• _GIVEN TASK_: Return the data verbatim, starting at the line that contains "Out of pixel" and continuing through the last line of the data, including both.

Scene question data

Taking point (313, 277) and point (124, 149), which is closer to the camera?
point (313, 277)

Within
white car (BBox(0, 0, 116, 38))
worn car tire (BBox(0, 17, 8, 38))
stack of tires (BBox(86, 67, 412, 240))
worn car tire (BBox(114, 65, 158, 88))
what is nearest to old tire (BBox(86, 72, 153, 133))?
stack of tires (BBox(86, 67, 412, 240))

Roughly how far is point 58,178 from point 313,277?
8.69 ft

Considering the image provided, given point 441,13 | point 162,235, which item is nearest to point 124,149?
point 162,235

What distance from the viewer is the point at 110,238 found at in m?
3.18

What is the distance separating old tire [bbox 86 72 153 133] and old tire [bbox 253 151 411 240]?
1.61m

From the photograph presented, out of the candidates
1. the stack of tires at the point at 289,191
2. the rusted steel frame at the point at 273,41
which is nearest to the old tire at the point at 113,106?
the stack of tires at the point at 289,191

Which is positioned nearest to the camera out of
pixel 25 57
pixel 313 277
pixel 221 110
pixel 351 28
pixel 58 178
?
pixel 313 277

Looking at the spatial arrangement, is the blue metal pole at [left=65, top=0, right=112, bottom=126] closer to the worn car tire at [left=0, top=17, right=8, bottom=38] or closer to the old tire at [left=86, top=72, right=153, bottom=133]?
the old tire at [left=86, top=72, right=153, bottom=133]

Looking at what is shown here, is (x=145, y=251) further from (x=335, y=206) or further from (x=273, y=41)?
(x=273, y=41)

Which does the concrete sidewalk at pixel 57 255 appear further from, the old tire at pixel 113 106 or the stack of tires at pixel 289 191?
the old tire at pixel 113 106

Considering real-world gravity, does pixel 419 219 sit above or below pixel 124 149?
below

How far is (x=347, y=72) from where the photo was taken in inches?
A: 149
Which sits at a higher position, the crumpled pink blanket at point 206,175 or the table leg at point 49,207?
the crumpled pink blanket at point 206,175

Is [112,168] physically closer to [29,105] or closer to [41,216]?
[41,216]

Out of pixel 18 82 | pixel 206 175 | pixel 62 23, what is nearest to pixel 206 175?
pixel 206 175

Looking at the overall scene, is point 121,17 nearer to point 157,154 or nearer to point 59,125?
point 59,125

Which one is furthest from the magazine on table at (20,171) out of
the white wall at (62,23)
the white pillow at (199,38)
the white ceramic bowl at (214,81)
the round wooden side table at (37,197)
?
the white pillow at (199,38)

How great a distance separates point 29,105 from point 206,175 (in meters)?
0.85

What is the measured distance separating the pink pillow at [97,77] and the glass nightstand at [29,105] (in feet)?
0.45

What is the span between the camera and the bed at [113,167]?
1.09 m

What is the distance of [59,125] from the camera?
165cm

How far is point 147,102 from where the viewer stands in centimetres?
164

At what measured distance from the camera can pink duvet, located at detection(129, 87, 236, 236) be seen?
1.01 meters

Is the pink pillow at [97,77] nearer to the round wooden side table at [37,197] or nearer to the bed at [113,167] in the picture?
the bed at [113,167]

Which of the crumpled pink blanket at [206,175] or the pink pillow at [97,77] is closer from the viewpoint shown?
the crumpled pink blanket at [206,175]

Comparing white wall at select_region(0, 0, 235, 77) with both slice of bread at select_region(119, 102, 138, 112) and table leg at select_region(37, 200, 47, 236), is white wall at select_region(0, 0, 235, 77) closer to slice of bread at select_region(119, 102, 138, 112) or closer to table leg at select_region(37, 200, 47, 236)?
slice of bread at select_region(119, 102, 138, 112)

• _ANSWER TO THE EXERCISE_:
Out of pixel 18 82 | pixel 206 175 | pixel 62 23, what is nearest to pixel 206 175?
pixel 206 175

Looking at the overall scene, is point 121,17 nearer to point 157,154 or nearer to point 59,125?
point 59,125

Which one is furthest from the magazine on table at (20,171) out of
the white wall at (62,23)
the white pillow at (199,38)
the white ceramic bowl at (214,81)
the round wooden side table at (37,197)
?
the white pillow at (199,38)

How great a distance separates point 29,105 from point 206,175 (in meters)?
0.85

What is the measured distance separating the pink pillow at [97,77] and the glass nightstand at [29,105] (in feet)?
0.45

What is the span between the camera and the bed at [113,167]?
1.09 m

What is the distance of [59,125] from the camera?
165cm

How far is point 147,102 from where the viewer stands in centimetres?
164

At what measured distance from the camera can pink duvet, located at detection(129, 87, 236, 236) be seen?
1.01 meters

Is the pink pillow at [97,77] nearer to the round wooden side table at [37,197] or nearer to the bed at [113,167] in the picture?
the bed at [113,167]

Which of the crumpled pink blanket at [206,175] or the pink pillow at [97,77] is closer from the viewpoint shown?
the crumpled pink blanket at [206,175]

Comparing white wall at select_region(0, 0, 235, 77) with both slice of bread at select_region(119, 102, 138, 112) and table leg at select_region(37, 200, 47, 236), is white wall at select_region(0, 0, 235, 77) closer to slice of bread at select_region(119, 102, 138, 112) or closer to table leg at select_region(37, 200, 47, 236)?
slice of bread at select_region(119, 102, 138, 112)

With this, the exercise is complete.